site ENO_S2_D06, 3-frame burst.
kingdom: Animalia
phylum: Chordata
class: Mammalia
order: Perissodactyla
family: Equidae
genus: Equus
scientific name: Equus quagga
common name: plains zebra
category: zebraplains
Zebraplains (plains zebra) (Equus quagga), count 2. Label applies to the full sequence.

- - -

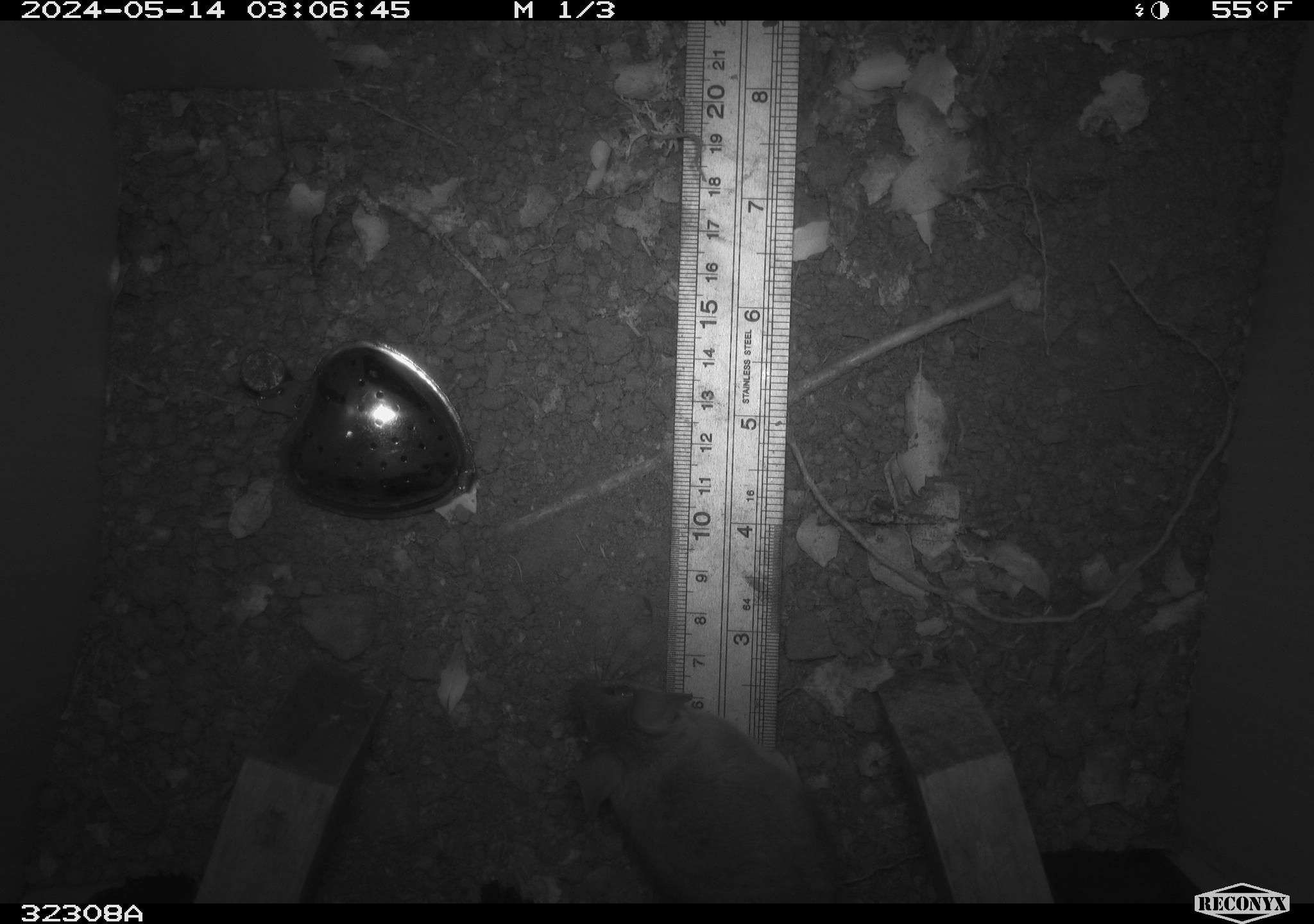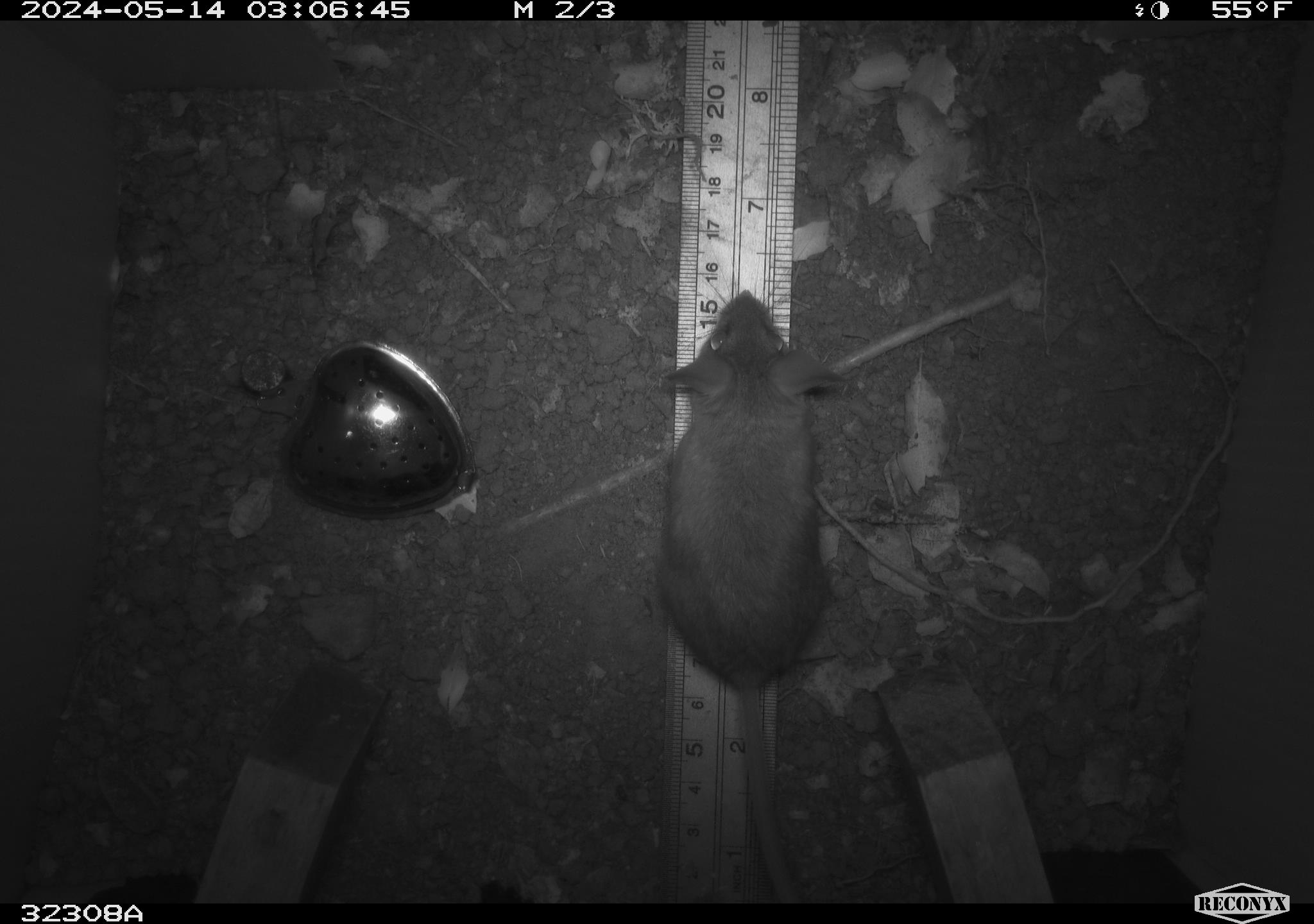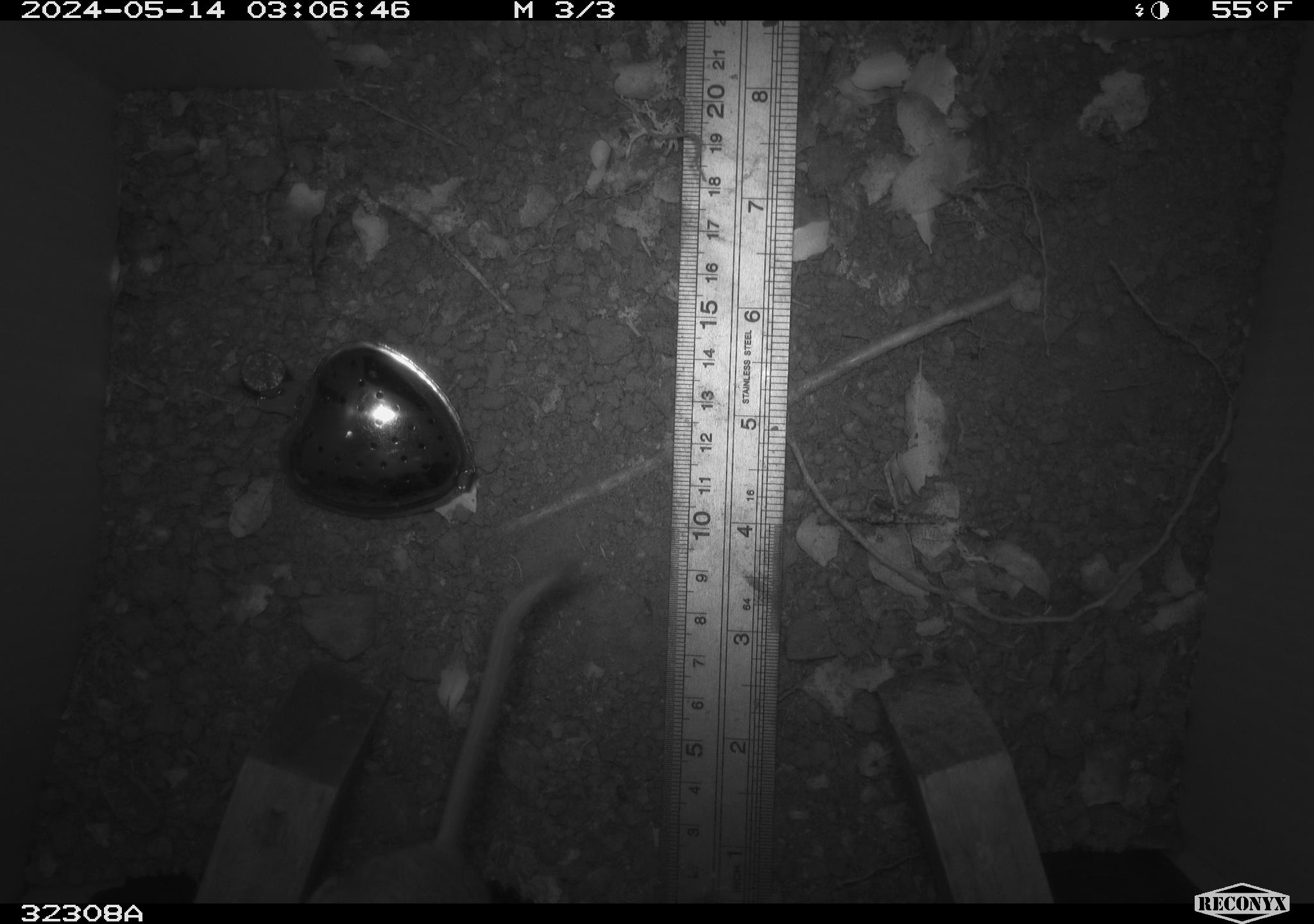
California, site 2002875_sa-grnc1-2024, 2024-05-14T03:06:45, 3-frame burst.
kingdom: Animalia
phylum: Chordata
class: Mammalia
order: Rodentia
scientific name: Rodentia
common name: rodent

- - -

* **What is needed**
Pull each line containing the word "burst" out of the data above.

* **Solution to the problem**
site ENO_S2_D06, 3-frame burst.
California, site 2002875_sa-grnc1-2024, 2024-05-14T03:06:45, 3-frame burst.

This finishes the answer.